===== Passage to read

Laughter. Leadership. Life.
In the final minutes of the 2011 movie Source Code, the hero turns and smiles as he looks at a train carriage full of happy, laughing Chicago commuters.
“Look at that,” he says to his newly discovered love. “What?” she asks, seeing nothing apparently extraordinary.
“All that life,” he replies.
All that life. Expressed in all the laughter and the smiles. Nothing extraordinary at all. Except that normally that train carriage (no doubt like most commuter trains the world over) was filled with the same people, but without the laughter. In fact, throughout the movie we’ve witnessed hostility, fear, loathing, insecurity and anger simmering barely below the surface of those same lives in that same carriage.The scene that day on the train, however, offered an alternate reality for those same lives. (That’s not quite a plot spoiler, either.)
It showed that also just below the surface was just as much potential for laughter, fun, acceptance, and friendship. What the commuters had come to expect – and therefore effectively co-create through silent collaboration in the lowest common denominator of expectations – was the fear and anger. And yet, there was an alternative possibility. One that the simple experience of shared laughter set free that day.
“The artful use of humour typifies effective leadership,” observes Daniel Goleman in his EQ-based book The New Leaders (2002). “That doesn’t mean you should always avoid disagreements or conflicts. But the best leaders have a sense of when spending time airing grievances will be useful and when it will not.”

==========

• _What this exercise asks_
1. Answer these questions using the passage on laughter and leadership:
(a) In what year was the movie Source Code released?
(b) Which city are the commuters in the train carriage from?
(c) Who wrote The New Leaders?
2. Continue the passage on laughter and leadership, picking up after its last sentence.
You do not need the entries for this work.

===== Information supplied

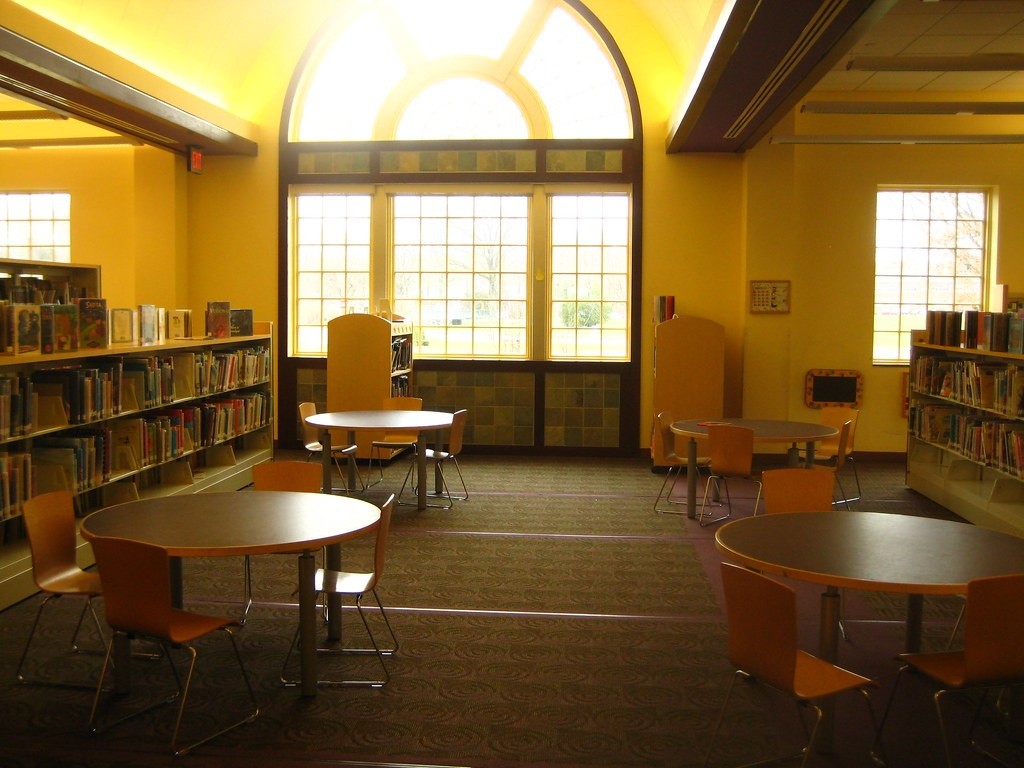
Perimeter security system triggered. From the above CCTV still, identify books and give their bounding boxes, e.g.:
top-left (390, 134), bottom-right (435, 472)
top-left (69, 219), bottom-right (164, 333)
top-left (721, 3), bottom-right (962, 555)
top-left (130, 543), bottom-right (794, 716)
top-left (912, 353), bottom-right (1024, 419)
top-left (1, 345), bottom-right (273, 442)
top-left (926, 311), bottom-right (1024, 355)
top-left (909, 399), bottom-right (1024, 479)
top-left (112, 307), bottom-right (133, 343)
top-left (392, 374), bottom-right (409, 398)
top-left (230, 309), bottom-right (252, 337)
top-left (9, 303), bottom-right (41, 353)
top-left (42, 303), bottom-right (79, 353)
top-left (205, 301), bottom-right (231, 338)
top-left (71, 297), bottom-right (109, 348)
top-left (391, 336), bottom-right (411, 372)
top-left (0, 389), bottom-right (274, 514)
top-left (140, 304), bottom-right (159, 343)
top-left (159, 307), bottom-right (167, 343)
top-left (0, 276), bottom-right (87, 307)
top-left (654, 296), bottom-right (674, 324)
top-left (168, 310), bottom-right (193, 339)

==========

• _Outputs by task_
1.
(a) 2011
(b) Chicago
(c) Daniel Goleman

2.
“The data linking leadership effectiveness to laughter come from hundreds of actual incidents … Take, for example, one study of executives interviewing for leadership positions, which looked at how often each candidate got a laugh during the interview and then tracked the candidates’ careers for two years to see which ones became stars. The finding was that outstanding leaders got the interviewer to laugh with them twice as often as the just-average executives. (The leaders’s success was defined by two elements: They were in the top third of bonuses reflecting financial performance, and they were rated as ‘excellent’ by 90 percent of their peers and bosses.)”
Goleman’s colleague, Fabio Sala, “found that top-performing leaders elicited laughter from their subordinates three times as often, on average, as did midperforming leaders. Being in a good mood, other research finds, helps people take in information effectively and respond nimbly and creatively. In other words, laughter is serious business.” (“Social intelligence and the biology of leadership” by Daniel Goleman and Richard Boyatzis, Harvard Business Review, September 2008).
“All that life.” Just beneath the surface of all those lives that commute to and from offices and workshops and schools and worksites is so much more rich potential - so much energy, creativity and contribution. So much discretionary effort that could be tapped and that people typically want to offer. If it’s valued and appreciated. If it’s encouraged. If it’s set free.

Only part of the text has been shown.